Buffalo, New York, has long been known as a resilient city of “good neighbors.” From our annual snowfall totals to our sports teams, Buffalonians know how to stick together in challenging times. Many of us are struggling to dig out of the past year fraught with crises of epic proportions.
Nearly two weeks ago, our city was buried under nearly six feet of snow with 70-mph sustained winds at times. More than 30,000 homes were without power and heat for days. Residents complained via social media that the city government failed to adequately prepare for the storm. There was minimal official communication; no updates were made on the city’s website, very few social media posts included directives or updates, and only two warming centers were open in the city limits.
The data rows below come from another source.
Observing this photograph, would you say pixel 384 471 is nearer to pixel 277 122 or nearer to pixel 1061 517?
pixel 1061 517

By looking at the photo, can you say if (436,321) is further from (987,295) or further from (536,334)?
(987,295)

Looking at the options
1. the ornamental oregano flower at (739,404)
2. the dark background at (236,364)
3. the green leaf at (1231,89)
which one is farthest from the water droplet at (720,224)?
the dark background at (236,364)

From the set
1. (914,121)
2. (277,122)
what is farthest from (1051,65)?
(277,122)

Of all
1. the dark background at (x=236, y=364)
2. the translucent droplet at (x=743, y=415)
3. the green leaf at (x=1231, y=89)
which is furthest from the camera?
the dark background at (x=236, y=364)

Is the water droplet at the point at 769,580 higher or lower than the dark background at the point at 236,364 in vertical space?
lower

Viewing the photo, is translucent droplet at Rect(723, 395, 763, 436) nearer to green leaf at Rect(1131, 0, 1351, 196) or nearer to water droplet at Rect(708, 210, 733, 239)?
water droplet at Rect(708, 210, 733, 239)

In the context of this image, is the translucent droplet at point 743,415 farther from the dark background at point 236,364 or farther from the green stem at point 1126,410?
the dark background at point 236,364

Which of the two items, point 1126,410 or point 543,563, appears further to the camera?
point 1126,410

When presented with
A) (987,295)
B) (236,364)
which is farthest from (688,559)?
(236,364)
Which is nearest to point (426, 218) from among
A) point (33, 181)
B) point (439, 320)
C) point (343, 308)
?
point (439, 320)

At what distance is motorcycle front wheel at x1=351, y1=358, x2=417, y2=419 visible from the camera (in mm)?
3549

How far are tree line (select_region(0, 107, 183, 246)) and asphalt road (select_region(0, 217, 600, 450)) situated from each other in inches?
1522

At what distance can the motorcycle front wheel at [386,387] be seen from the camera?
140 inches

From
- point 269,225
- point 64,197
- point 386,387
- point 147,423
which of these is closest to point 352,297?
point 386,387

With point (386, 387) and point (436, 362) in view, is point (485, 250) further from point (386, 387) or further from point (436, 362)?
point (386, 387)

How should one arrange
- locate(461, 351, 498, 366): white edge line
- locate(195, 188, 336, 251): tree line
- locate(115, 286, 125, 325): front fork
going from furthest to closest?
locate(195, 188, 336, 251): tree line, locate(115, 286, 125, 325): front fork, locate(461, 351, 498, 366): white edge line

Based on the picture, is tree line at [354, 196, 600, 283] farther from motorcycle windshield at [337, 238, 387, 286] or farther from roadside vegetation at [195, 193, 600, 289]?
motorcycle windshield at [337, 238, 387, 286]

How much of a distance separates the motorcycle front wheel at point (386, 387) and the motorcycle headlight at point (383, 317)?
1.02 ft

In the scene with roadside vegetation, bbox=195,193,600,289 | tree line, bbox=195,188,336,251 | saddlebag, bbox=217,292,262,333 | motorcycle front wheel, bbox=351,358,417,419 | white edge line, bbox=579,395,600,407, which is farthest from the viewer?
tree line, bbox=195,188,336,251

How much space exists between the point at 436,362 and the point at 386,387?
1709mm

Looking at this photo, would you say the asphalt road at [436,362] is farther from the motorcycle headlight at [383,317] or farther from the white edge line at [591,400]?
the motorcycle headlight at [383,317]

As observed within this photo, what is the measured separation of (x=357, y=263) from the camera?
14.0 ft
As this once-in-a-generation storm garnered local and national media attention, the focus was seemingly not on recovery efforts nor resources available to residents — but about “looting.” While 30 of our neighbors succumbed to the storm as a result of failed leadership, the mayor of Buffalo said in a press conference “I told you,” and that people struggling to survive were “the lowest of the low.” Resources that should have been used to rescue our most vulnerable and stranded motorists were spent on chasing down petty thefts and nonviolent crimes. After the storm passed, suburban streets and grocery stores were quick to open, but city streets waited days to see a plow.
After the racist massacre on May 14, 2022, all the talk was about racial disparities on the East Side of Buffalo. After the storm, we again we were reminded of our resilience and how those disparities remain unresolved.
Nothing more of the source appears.